** Short exercise **
Continue the article on T-Mobile's customer losses in the fourth quarter of 2011, starting right after its last sentence.

** Source document **
******

Larry Dignan, Andrew Nusca and Rachel King

T-Mobile: iPhone 4S launch killed us as contract customers fled

By | February 23, 2012, 2:41am PST

Summary: T-Mobile ended the fourth quarter with 33.2 million customers, down from 33.7 million at the end of the third quarter.

T-Mobile just couldn’t compete with the barrage of iPhone 4S devices coming from rivals AT&T, Sprint and Verizon.

The company said that it ended the fourth quarter with 33.2 million customers, down from 33.7 million at the end of the third quarter.

In addition, T-Mobile saw net customer losses of 526,000 in the fourth quarter. In the third quarter, T-Mobile added 126,000 net customers.

The problem? T-Mobile doesn’t have the iPhone 4S. The company said in a statement:

The sequential and year-on-year increase in customer losses is a result of intense competitive pressure from the launch of the iPhone 4S by three nationwide competitors in the fourth quarter of 2011. In addition, higher connected device deactivations contributed significantly to the net customer loss in the fourth quarter of 2011, including a nearly 265,000 deactivation related to one customer with a yearly service revenue impact of less than $1 million.

******

** Extracted records **
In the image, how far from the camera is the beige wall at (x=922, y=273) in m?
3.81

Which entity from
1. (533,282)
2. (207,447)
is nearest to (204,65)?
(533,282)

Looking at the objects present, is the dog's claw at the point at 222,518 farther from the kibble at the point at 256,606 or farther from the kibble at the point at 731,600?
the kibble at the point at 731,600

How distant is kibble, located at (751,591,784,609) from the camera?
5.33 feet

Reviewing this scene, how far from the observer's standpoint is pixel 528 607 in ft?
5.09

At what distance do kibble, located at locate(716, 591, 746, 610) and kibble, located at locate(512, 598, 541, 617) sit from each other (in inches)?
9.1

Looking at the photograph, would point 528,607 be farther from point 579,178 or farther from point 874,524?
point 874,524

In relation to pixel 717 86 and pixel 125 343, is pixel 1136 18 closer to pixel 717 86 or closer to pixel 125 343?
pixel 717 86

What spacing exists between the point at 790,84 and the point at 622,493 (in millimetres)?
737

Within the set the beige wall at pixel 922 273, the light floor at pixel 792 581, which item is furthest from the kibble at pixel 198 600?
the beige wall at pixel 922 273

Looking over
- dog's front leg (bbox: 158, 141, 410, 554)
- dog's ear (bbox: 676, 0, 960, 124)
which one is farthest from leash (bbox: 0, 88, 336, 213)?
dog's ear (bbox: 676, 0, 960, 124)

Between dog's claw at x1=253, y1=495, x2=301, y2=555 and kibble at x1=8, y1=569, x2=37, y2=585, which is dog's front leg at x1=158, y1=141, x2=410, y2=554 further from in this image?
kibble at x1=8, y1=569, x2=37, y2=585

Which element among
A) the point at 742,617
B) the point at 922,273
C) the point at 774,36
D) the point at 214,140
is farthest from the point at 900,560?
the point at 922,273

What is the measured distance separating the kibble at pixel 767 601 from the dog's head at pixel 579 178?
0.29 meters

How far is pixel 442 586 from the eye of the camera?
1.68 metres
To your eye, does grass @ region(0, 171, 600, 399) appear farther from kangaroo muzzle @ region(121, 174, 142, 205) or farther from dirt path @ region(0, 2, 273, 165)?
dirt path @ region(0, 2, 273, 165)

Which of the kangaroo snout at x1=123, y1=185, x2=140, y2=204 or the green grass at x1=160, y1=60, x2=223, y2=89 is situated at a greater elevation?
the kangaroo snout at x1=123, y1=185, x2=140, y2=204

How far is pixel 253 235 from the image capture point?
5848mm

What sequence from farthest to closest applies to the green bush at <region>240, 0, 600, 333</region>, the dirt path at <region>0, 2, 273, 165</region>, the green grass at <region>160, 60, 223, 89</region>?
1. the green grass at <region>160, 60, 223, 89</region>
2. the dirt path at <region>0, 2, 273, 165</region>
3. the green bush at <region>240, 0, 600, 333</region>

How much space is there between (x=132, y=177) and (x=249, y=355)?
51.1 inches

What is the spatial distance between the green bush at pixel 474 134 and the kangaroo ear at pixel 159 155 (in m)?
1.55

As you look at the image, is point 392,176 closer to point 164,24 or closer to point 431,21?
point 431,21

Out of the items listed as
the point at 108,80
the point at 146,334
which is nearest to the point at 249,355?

******

** Response for this exercise **
What’s unclear is T-Mobile’s path forward. CEO Philipp Humm said that the company will invest to grow the business and bolster its network. Humm also noted that “not carrying the iPhone led to a significant increase in contract deactivations in the fourth quarter of 2011.” T-Mobile is also planning a “challenger strategy” as well as an LTE rollout in 2013. However, those moves are really table stakes.

T-Mobile was planning to merge with AT&T, but regulators shot down the deal. Now T-Mobile is twisting in the wind a bit. The figures are a bit ugly:

  • Contract net customer losses were 802,000 in the fourth quarter.
  • Churn spiked to 4 percent in the fourth quarter, up from 3.2 percent in the third quarter.
  • Contract churn was 3.1 percent, up from 2.4 percent in the third quarter.
  • On the bright side, T-Mobile is adding prepaid customers, but those users aren’t the most profitable for the carrier.

T-Mobile reported fourth quarter OIBDA (Operating Income Before Interest, Depreciation, Amortization and Impairment) of $1.27 billion on revenue of $5.18 billion, down from $5.36 billion a year ago. The company didn’t report a net income figure.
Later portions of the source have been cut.